*Goal of the exercise*:
Please write out the data exactly, line by line.

*Available data*:
--------------------
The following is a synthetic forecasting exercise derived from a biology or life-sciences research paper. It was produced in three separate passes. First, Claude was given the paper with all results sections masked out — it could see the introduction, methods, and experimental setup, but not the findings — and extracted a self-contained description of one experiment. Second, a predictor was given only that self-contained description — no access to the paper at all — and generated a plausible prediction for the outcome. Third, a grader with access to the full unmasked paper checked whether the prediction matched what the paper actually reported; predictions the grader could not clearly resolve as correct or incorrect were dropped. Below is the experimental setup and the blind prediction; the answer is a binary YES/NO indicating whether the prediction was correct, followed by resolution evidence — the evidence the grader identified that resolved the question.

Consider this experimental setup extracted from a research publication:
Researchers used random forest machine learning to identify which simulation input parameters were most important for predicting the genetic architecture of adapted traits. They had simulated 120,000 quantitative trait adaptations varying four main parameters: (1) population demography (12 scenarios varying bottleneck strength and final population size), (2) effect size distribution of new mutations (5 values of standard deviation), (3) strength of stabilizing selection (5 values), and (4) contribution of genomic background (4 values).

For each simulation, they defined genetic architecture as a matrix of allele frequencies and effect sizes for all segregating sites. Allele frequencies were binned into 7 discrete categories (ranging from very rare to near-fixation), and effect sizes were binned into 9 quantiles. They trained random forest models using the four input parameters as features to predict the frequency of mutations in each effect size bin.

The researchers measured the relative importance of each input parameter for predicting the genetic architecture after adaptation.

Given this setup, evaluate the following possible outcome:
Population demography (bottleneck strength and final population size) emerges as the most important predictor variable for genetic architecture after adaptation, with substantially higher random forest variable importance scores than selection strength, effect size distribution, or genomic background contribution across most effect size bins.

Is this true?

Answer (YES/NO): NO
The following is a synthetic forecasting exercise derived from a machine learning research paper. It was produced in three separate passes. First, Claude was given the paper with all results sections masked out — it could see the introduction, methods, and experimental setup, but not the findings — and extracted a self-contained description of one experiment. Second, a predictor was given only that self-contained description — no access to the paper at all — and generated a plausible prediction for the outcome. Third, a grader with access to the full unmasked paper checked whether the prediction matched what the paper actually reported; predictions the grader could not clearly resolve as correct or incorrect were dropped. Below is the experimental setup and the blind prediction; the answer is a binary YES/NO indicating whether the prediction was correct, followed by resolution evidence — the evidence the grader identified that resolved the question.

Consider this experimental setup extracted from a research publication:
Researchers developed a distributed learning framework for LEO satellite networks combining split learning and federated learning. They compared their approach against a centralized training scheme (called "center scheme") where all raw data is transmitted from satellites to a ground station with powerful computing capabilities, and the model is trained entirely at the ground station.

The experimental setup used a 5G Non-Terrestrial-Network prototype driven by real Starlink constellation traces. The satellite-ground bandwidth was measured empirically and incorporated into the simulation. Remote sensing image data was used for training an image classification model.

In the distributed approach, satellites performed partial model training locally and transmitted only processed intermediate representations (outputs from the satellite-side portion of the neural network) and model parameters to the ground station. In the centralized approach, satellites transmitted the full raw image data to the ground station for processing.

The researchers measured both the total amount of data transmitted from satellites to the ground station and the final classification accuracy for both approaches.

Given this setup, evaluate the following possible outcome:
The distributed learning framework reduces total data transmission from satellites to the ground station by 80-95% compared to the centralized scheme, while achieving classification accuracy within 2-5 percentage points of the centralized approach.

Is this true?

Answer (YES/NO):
--------------------
*Solution to this exercise*:
The following is a synthetic forecasting exercise derived from a biology or life-sciences research paper. It was produced in three separate passes. First, Claude was given the paper with all results sections masked out — it could see the introduction, methods, and experimental setup, but not the findings — and extracted a self-contained description of one experiment. Second, a predictor was given only that self-contained description — no access to the paper at all — and generated a plausible prediction for the outcome. Third, a grader with access to the full unmasked paper checked whether the prediction matched what the paper actually reported; predictions the grader could not clearly resolve as correct or incorrect were dropped. Below is the experimental setup and the blind prediction; the answer is a binary YES/NO indicating whether the prediction was correct, followed by resolution evidence — the evidence the grader identified that resolved the question.

Consider this experimental setup extracted from a research publication:
Researchers used random forest machine learning to identify which simulation input parameters were most important for predicting the genetic architecture of adapted traits. They had simulated 120,000 quantitative trait adaptations varying four main parameters: (1) population demography (12 scenarios varying bottleneck strength and final population size), (2) effect size distribution of new mutations (5 values of standard deviation), (3) strength of stabilizing selection (5 values), and (4) contribution of genomic background (4 values).

For each simulation, they defined genetic architecture as a matrix of allele frequencies and effect sizes for all segregating sites. Allele frequencies were binned into 7 discrete categories (ranging from very rare to near-fixation), and effect sizes were binned into 9 quantiles. They trained random forest models using the four input parameters as features to predict the frequency of mutations in each effect size bin.

The researchers measured the relative importance of each input parameter for predicting the genetic architecture after adaptation.

Given this setup, evaluate the following possible outcome:
Population demography (bottleneck strength and final population size) emerges as the most important predictor variable for genetic architecture after adaptation, with substantially higher random forest variable importance scores than selection strength, effect size distribution, or genomic background contribution across most effect size bins.

Is this true?

Answer (YES/NO): NO
The following is a synthetic forecasting exercise derived from a machine learning research paper. It was produced in three separate passes. First, Claude was given the paper with all results sections masked out — it could see the introduction, methods, and experimental setup, but not the findings — and extracted a self-contained description of one experiment. Second, a predictor was given only that self-contained description — no access to the paper at all — and generated a plausible prediction for the outcome. Third, a grader with access to the full unmasked paper checked whether the prediction matched what the paper actually reported; predictions the grader could not clearly resolve as correct or incorrect were dropped. Below is the experimental setup and the blind prediction; the answer is a binary YES/NO indicating whether the prediction was correct, followed by resolution evidence — the evidence the grader identified that resolved the question.

Consider this experimental setup extracted from a research publication:
Researchers developed a distributed learning framework for LEO satellite networks combining split learning and federated learning. They compared their approach against a centralized training scheme (called "center scheme") where all raw data is transmitted from satellites to a ground station with powerful computing capabilities, and the model is trained entirely at the ground station.

The experimental setup used a 5G Non-Terrestrial-Network prototype driven by real Starlink constellation traces. The satellite-ground bandwidth was measured empirically and incorporated into the simulation. Remote sensing image data was used for training an image classification model.

In the distributed approach, satellites performed partial model training locally and transmitted only processed intermediate representations (outputs from the satellite-side portion of the neural network) and model parameters to the ground station. In the centralized approach, satellites transmitted the full raw image data to the ground station for processing.

The researchers measured both the total amount of data transmitted from satellites to the ground station and the final classification accuracy for both approaches.

Given this setup, evaluate the following possible outcome:
The distributed learning framework reduces total data transmission from satellites to the ground station by 80-95% compared to the centralized scheme, while achieving classification accuracy within 2-5 percentage points of the centralized approach.

Is this true?

Answer (YES/NO):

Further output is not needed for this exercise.